Pan awakens the child in all of us in this modern reimagined fairytale.
Spin offs of traditional fairy tales have been creating quite a box office reaction these days with the popularity of releases such as Cinderella and Maleficent. Directed by Joe Wright and based off the original characters, Pan takes us to the very beginning. Peter (Levi Miller) drifts off into Neverland from a London orphanage around the turn of the 20th century, after World War II. The film is motived by Peter’s longing to find his mother, played by Amanda Seyfried.
As he is catapulted into Neverland, he befriends Hook (Garrett Hedlund) in search to fulfill a prophecy. The two make their way to a secluded indigenous village, which protects the sacred map of the fairies. At the same time, Blackbeard (Hugh Jackman) and his team of pirates are also in search of the treasure map. The two sides play cat and mouse, racing to attain possession whilst gallivanting from forest to sea and sky. With the help of Tiger Lily (Rooney Mara), the three make their way to discovering what lies beyond the prophecy.

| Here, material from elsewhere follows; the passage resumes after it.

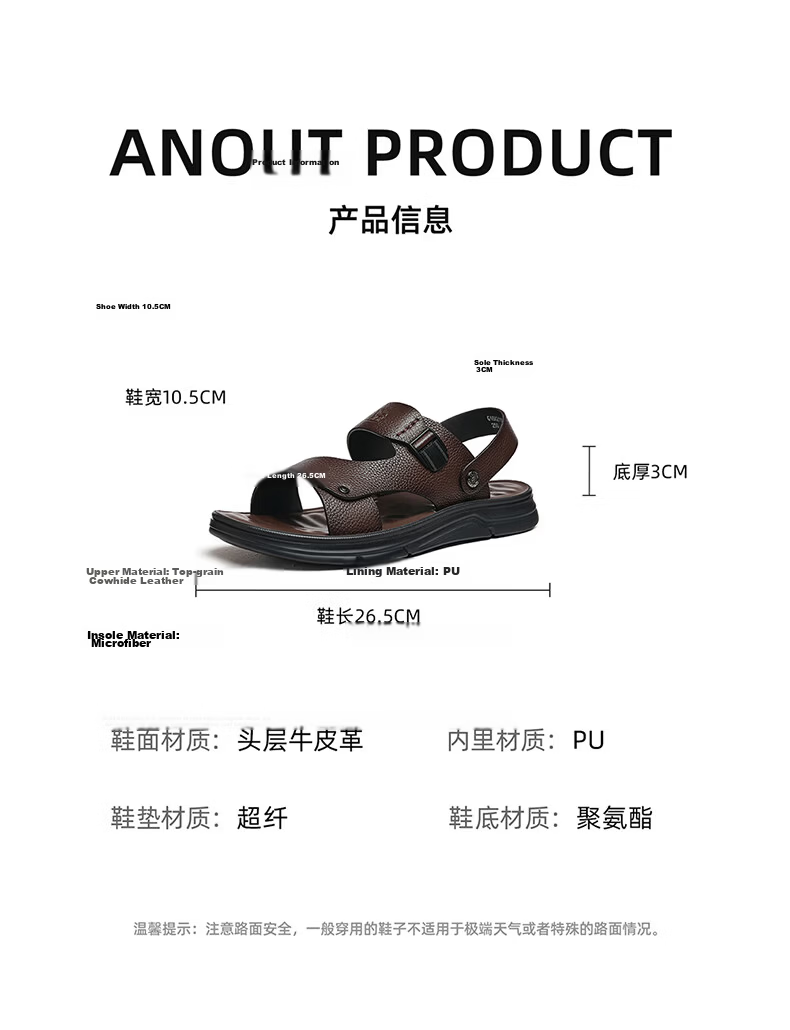 CAMEL Summer Cowhide Beach Shoes, Two-Way Business Leather Sandals for Men And Fathers, Outdoor Wear, G16M211015, Black, Size 41 10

Each sequence of the film takes on a unique and vivid rendition of the traditional fairytale, from the soundtrack of Nirvana and The Ramones to the costume, Pan takes the viewer on a bold and exhilarating visual experience. Also not falling short were the fighting sequences, which took place on top of floating ships and massive trampolines. Ultimately the film lacks in one of the most important characteristics of a fairytale which is sentiment. The primary motivation to finding Peter’s mother comes off as selfishness more than determination and ambition, making the storyline difficult to connect with on a moral level.